Difference between revisions of "Outer measure"

2020 Mathematics Subject Classification: Primary: 28A [MSN][ZBL]

Definition

An outer measure is a set function $\mu$ such that

• Its domain of definition is an hereditary $\sigma$-ring (also called $\sigma$-ideal) of subsets of a given space $X$, i.e. a $\sigma$-ring $\mathcal{R}\subset \mathcal{P} (X)$ with the property that for every $E\in \mathcal{R}$ all subsets of $E$ belong to $\mathcal{R}$;
• Its range is the extended real half-line $[0, \infty$];
• $\mu (\emptyset) =0$ and $\mu$ is $\sigma$-subadditive (also called countably subadditive), i.e. for every countable family $\{E_i\}\subset \mathcal{R}$ the following inequality holds:

\[ \mu \left(\bigcup_i E_i\right) \leq \sum_i \mu (E_i)\, . \] Cp. with Section 10 of [Ha] and with Section 1.1 of [EG]. The most common outer measures are defined on the full space $\mathcal{P} (X)$ of subsets of $X$. Indeed observe that, if an hereditary $\sigma$-ring is also an algebra, then it must contain $X$ and hence it coincides necessarily with $\mathcal{P} (X)$.

Measurable sets

There is a commonly used procedure to derive a measure from an outer measure $\mu$ on an hereditary $\sigma$-ring $\mathcal{R}$ (cp. with Section 11 of [Ha] and Section 1.1 of [EG]).

Definition 1 If $\mu:\mathcal{R}\to [0, \infty]$ is an outer measure, then a set $M\in \mathcal{R}$ is called $\mu$-measurable if \[ \mu (A\cap M) + \mu (A\setminus M) = \mu (A) \qquad \forall A\in \mathcal{R}\, . \]

Theorem 2 If $\mu:\mathcal{R}\to [0, \infty]$ is an outer measure, then the class $\mathcal{M}$ of $\mu$-measurable sets is a $\sigma$-ring and $\mu$ is countably additive on $\mathcal{M}$, i.e. \[ \mu \left(\bigcup_i E_i\right) = \sum_i \mu (E_i) \] whenever $\{E_i\}\subset \mathcal{M}$ is a countable collection of pairwise disjoint sets.

When $\mathcal{R} = \mathcal{P} (X)$, then it follows trivially from the definition that $X\in \mathcal{M}$: thus $\mathcal{M}$ is in fact a $\sigma$-algebra. Therefore $(X, \mathcal{M}, \mu)$ is a measure space.

Data section:

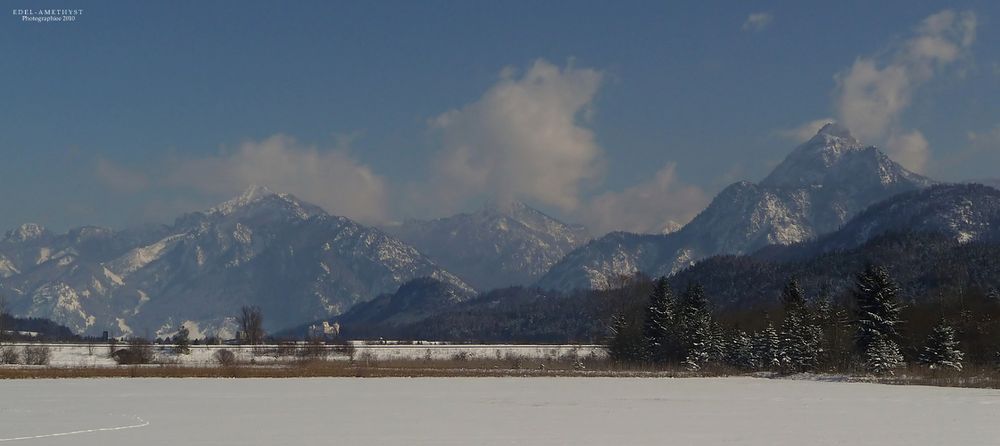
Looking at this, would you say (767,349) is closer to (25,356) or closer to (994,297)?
(994,297)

Task A:
In the outer measure text, what other name is given for σ-subadditive?
Task B:
Reproduce the part of the outer measure text starting with "There is a commonly" and going on through "1.1 of [EG]).".

Correct output A:
Countably subadditive.

Correct output B:
There is a commonly used procedure to derive a measure from an outer measure $\mu$ on an hereditary $\sigma$-ring $\mathcal{R}$ (cp. with Section 11 of [Ha] and Section 1.1 of [EG]).